I also accept that the disclosure of this information could provide the competitors of the contractors with details of the contractor’s financial arrangements with the government and might lead to the competitors putting in lower bids in response to future RFPs…. The fact that a consultant working for the government may be subject to a more competitive bidding process for future contracts does not, in and of itself, significantly prejudice their competitive position or result in undue loss to them.

[52] I am therefore not satisfied that part three of the test for the application of section 17(1) has been met.

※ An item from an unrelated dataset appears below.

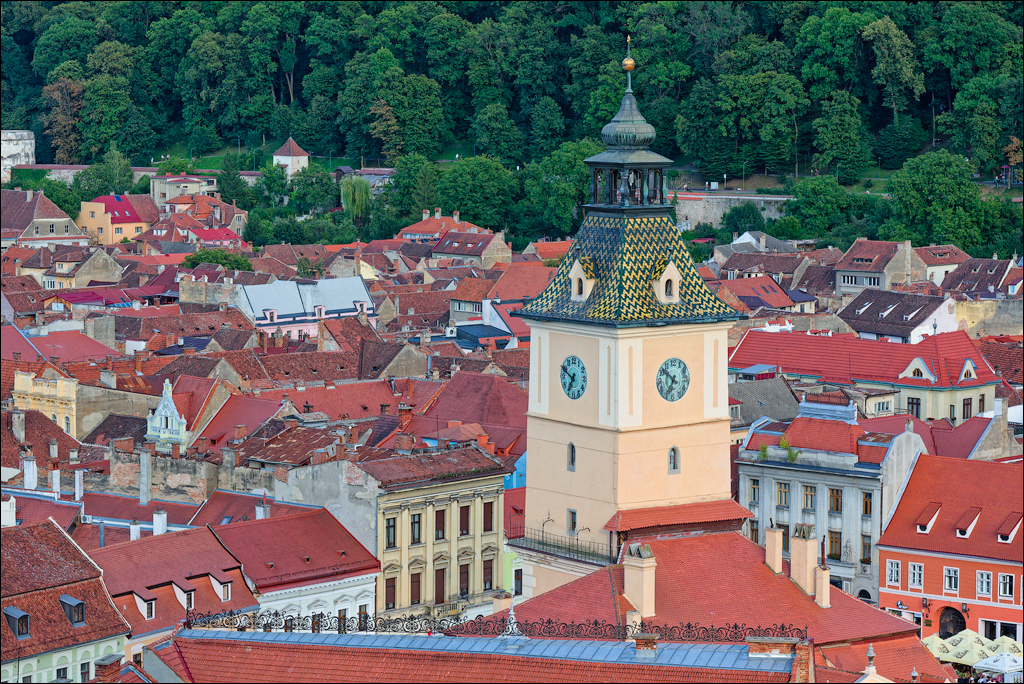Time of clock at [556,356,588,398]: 6:49
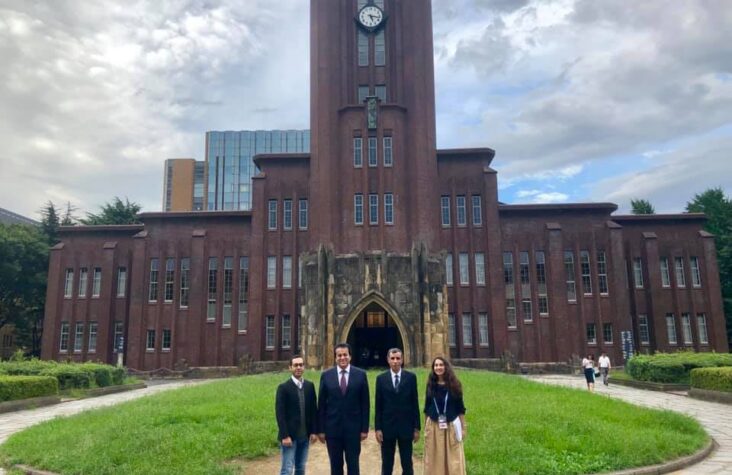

[53] Having found that parts two and three of the test have not been met, I find that the information at issue is not exempt under section 17(1) and will order that it be disclosed to the requester.

ORDER:

  1. 1. I uphold the hospital’s decision to disclose the entire agreement to the requester and order it to do so by May 10, 2013 but not before May 6, 2013.
  2. 2. In order to verify compliance with Order Provision 1, I reserve the right to request the hospital to provide me with a copy of the record provided to the original requester.
  3. 3. The email correspondence identified by the hospital is not a responsive record and need not be disclosed to the requester.

Original signed by:

Brian Beamish

Assistant Commissioner

April 5, 2013


1 See Order PO-3032.

2 Orders P-134 and P-880.

3 Orders P-880 and PO-2661.

4 Boeing Co. v. Ontario (Ministry of Economic Development and Trade), [2005] O.J. No. 2851 (Div. Ct). leave to appeal dismissed, Doc. M32858 (C.A.) (Boeing).

5 Orders PO-1805, PO-2018, PO-2184, MO-1706.

6 Order PO-2010.

7 P-1621.

8 Order PO-2010.

9 Order MO-1706.

10 Orders PO-2020 and PO-2043.

11 This approach was approved by the Divisional Court in Boeing, cited above at note 3. See also Orders PO-2018, MO-1706, PO-2496, upheld in Grant Forest Products Inc. v. Caddigan, [2008] O.J. No. 2243 and PO-2497, upheld in Canadian Medical Protective Association v. John Doe, [2008] O.J. No. 3475 (Div. Ct.).

12 Orders MO-1706, PO-2384, PO-2435 and PO-2497, upheld in Canadian Medical Protective Association v. John Doe, cited above at note 10.

13 MO-1706. This approach was approved in Boeing, above at note 3.

14 Orders PO-2384 and PO-2497.

15 Ontario (Workers’ Compensation Board) v. Ontario (Assistant Information and Privacy Commissioner) (1998), 41 O.R. (3d) 464 (C.A.).

16 Order PO-2020.

17 Order PO-2435.

18 Order PO-2435.

19 The hospital refers to Orders MO-2176, PO-2478, MO-2627 and PO-2435.

20 The hospital refers to Orders PO-2435 and PO-2172.